Things like pregnancy and shifts in pregnancy might be more comfortable to tease out, says Jessilyn Dunn, a digital health researcher and assistant lecturer at Duke University. “Core body temperature is accurate in noticing ovulation and those sorts of fortes,” she says. “I think there’s a lot of guarantees here.”

While there is a promise, research is still in its early stages. For example, Smarr’s pregnancy detection study, done in collaboration with Oura, was only an early look to notice if that kind of detection would even be feasible. And usually, Smarr says, he’d be trying to move as quickly as possible. “In part, it’s selfish — you’re constructing a career,” he says. “But you’re moving quickly because you want to create a positive difference.”

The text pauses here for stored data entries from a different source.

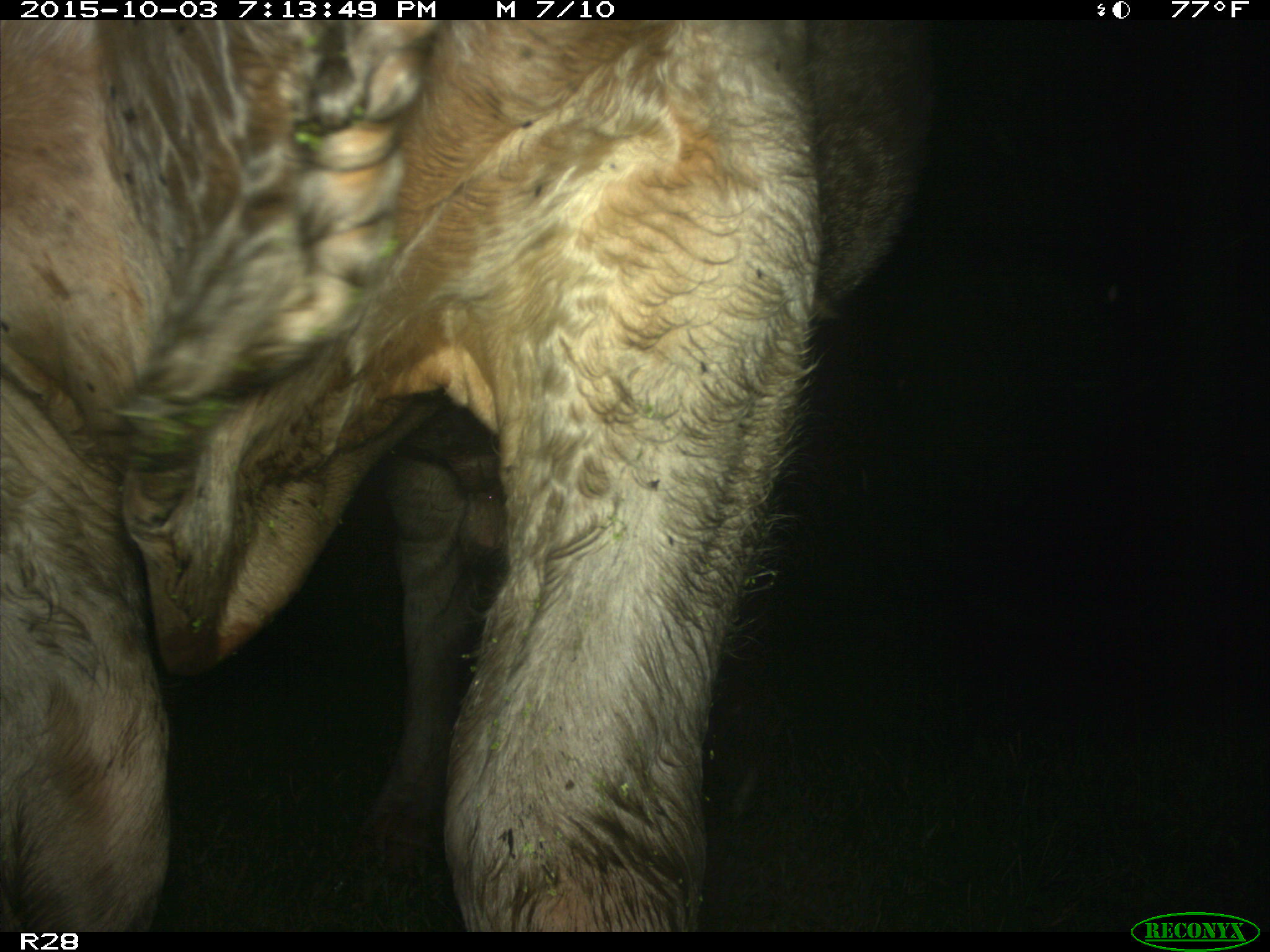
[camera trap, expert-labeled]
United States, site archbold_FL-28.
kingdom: Animalia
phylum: Chordata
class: Mammalia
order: Artiodactyla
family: Bovidae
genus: Bos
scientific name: Bos taurus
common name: domestic cow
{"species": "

Now, under the latest reproductive health and political landscape, he’s wondering if and how things might require to slow down. His team has started speaking about what their work might be used for. Early pregnancy detection could, in theory, be valuable for people in locations where there are limits on how far ahead in pregnancy someone can be and still acquire an abortion. But it also means there’d be precise data showing that someone was pregnant, which could be used against them if that pregnancy terminates.

The analysis of miscarriage detection is even more concerning. “We’re probably the closest to building exactly the tool you wouldn’t like to give the bad guys,” Smarr says.

Digital health researchers should consistently be thinking about the context that their job could be used, Dunn says. “I think anything that criminalizes something related to healthcare is difficult,” she says. “And it makes it hard as researchers to understand what the function is and should be in this space.”

Smarr says his team is still attempting to sort out their approach in the future. He’s arrived out to his colleagues at Oura as well. Oura CEO Tom Hale said in a statement that the company is counting additional safeguards to data and preparing adjustments to its privacy policies.

But, no matter where the research teams land, other factors could slow the breakdown in this space. For example, Dunn says that digital health studies tend to have more participation from women than men. But the end of Roe v. Wade could have a chilling effect on how willing people are to share their data with research teams over concerns it could be used against them one day, Smarr says. And that alone could stymie what these teams can accomplish.

“I think we can expect that this will have a pretty serious negative impact on the rate at which we’re able to do research,” he says. “We are so bad at women’s health. We’re already so far behind. And the idea that you can use fear to keep people ignorant — it’s such a bleak vision for society.”